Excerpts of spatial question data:

########################################

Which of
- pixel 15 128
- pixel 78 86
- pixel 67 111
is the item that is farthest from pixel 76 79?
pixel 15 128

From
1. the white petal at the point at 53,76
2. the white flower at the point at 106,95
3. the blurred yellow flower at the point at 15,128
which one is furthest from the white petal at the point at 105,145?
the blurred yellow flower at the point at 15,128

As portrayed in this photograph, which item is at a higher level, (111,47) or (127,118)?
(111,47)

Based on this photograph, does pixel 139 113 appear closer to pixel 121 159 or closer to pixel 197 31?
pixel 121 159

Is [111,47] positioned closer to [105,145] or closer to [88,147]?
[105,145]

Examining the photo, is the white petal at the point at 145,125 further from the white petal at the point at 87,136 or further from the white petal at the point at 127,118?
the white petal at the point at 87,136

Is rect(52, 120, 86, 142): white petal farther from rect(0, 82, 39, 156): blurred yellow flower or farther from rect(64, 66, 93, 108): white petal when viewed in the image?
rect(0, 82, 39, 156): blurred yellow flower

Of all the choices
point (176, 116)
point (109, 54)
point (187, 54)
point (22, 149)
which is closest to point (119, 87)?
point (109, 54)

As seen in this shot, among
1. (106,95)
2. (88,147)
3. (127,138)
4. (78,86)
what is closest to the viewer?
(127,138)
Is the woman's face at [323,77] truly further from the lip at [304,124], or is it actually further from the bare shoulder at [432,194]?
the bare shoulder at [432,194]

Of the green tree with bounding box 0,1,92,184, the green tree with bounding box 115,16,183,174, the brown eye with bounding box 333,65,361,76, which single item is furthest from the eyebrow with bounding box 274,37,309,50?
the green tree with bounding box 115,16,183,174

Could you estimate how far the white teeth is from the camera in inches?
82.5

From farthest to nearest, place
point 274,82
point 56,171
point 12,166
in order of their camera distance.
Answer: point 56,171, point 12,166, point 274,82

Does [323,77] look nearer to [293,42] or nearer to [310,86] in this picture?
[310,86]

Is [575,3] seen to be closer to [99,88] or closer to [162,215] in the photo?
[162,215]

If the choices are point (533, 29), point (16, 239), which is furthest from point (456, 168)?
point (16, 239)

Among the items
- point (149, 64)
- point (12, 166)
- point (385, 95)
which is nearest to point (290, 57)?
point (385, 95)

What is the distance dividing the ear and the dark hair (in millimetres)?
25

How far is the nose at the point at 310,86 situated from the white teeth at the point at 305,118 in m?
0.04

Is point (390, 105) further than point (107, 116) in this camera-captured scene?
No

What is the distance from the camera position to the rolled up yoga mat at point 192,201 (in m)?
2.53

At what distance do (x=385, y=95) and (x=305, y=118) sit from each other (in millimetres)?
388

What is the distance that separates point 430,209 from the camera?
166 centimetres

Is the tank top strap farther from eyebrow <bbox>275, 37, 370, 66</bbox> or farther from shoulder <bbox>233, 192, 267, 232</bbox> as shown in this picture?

########################################

Task statement: Duplicate every line of the listing above without any changes.

The solution:
Which of
- pixel 15 128
- pixel 78 86
- pixel 67 111
is the item that is farthest from pixel 76 79?
pixel 15 128

From
1. the white petal at the point at 53,76
2. the white flower at the point at 106,95
3. the blurred yellow flower at the point at 15,128
which one is furthest from the white petal at the point at 105,145?
the blurred yellow flower at the point at 15,128

As portrayed in this photograph, which item is at a higher level, (111,47) or (127,118)?
(111,47)

Based on this photograph, does pixel 139 113 appear closer to pixel 121 159 or closer to pixel 197 31?
pixel 121 159

Is [111,47] positioned closer to [105,145] or closer to [88,147]?
[105,145]

Examining the photo, is the white petal at the point at 145,125 further from the white petal at the point at 87,136 or further from the white petal at the point at 127,118?
the white petal at the point at 87,136

Is rect(52, 120, 86, 142): white petal farther from rect(0, 82, 39, 156): blurred yellow flower or farther from rect(64, 66, 93, 108): white petal when viewed in the image?
rect(0, 82, 39, 156): blurred yellow flower

Of all the choices
point (176, 116)
point (109, 54)
point (187, 54)
point (22, 149)
which is closest to point (119, 87)?
point (109, 54)

As seen in this shot, among
1. (106,95)
2. (88,147)
3. (127,138)
4. (78,86)
what is closest to the viewer?
(127,138)
Is the woman's face at [323,77] truly further from the lip at [304,124], or is it actually further from the bare shoulder at [432,194]?
the bare shoulder at [432,194]

Of the green tree with bounding box 0,1,92,184, the green tree with bounding box 115,16,183,174, the brown eye with bounding box 333,65,361,76, which single item is furthest from the eyebrow with bounding box 274,37,309,50?
the green tree with bounding box 115,16,183,174

Could you estimate how far the white teeth is from the camera in inches?
82.5

From farthest to nearest, place
point 274,82
point 56,171
point 12,166
in order of their camera distance.
Answer: point 56,171, point 12,166, point 274,82

Does [323,77] look nearer to [293,42] or nearer to [310,86] in this picture?
[310,86]

Is [575,3] seen to be closer to [99,88] or closer to [162,215] in the photo?
[162,215]

If the choices are point (533, 29), point (16, 239), which is furthest from point (456, 168)?
point (16, 239)

Among the items
- point (149, 64)
- point (12, 166)
- point (385, 95)
which is nearest to point (290, 57)?
point (385, 95)

What is the distance dividing the ear and the dark hair (in millimetres)?
25

How far is the nose at the point at 310,86 situated from the white teeth at the point at 305,118 in m?
0.04

Is point (390, 105) further than point (107, 116) in this camera-captured scene?
No

What is the distance from the camera position to the rolled up yoga mat at point 192,201 (in m)?
2.53

At what distance do (x=385, y=95) and (x=305, y=118) sit from each other (in millimetres)?
388

What is the distance that separates point 430,209 from the camera?
166 centimetres

Is the tank top strap farther from eyebrow <bbox>275, 37, 370, 66</bbox> or farther from shoulder <bbox>233, 192, 267, 232</bbox> as shown in this picture?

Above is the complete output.